PROBLEM STATEMENT: In the entries below, which lines run from the one containing "Mutations were identified" to the one containing "Given this setup, evaluate"? Copy exactly those lines, ends included, and no others.

☆ ☆ ☆ ☆ ☆ ☆ ☆

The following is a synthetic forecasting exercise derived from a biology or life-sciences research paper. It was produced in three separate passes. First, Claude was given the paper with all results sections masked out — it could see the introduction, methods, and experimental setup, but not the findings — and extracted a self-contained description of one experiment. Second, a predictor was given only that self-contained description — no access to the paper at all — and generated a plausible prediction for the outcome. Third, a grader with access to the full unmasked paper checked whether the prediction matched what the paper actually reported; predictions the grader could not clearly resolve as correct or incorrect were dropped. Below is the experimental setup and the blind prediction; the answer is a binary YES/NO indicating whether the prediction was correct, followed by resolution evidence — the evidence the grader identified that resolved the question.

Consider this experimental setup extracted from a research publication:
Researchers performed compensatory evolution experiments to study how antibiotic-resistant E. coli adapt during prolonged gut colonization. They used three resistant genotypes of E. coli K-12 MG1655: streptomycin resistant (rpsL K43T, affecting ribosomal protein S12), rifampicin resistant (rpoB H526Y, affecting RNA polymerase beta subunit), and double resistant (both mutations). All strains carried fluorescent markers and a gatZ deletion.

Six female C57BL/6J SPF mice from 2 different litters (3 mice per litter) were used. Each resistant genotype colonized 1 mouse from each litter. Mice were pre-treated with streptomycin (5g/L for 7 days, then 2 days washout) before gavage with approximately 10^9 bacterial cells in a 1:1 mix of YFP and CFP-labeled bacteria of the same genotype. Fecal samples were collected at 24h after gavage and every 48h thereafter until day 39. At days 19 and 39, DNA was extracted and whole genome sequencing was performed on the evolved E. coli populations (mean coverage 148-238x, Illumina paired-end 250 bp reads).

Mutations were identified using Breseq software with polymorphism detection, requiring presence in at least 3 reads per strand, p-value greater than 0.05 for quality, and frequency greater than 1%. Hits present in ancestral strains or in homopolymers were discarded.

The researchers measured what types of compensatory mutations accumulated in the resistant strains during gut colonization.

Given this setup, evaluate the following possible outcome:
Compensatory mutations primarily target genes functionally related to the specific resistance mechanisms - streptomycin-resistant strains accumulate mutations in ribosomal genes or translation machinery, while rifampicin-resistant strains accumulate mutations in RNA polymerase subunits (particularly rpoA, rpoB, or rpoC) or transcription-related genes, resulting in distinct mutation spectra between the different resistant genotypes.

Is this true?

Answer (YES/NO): YES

☆ ☆ ☆ ☆ ☆ ☆ ☆

ANSWER FOR THIS EXERCISE:
Mutations were identified using Breseq software with polymorphism detection, requiring presence in at least 3 reads per strand, p-value greater than 0.05 for quality, and frequency greater than 1%. Hits present in ancestral strains or in homopolymers were discarded.

The researchers measured what types of compensatory mutations accumulated in the resistant strains during gut colonization.

Given this setup, evaluate the following possible outcome:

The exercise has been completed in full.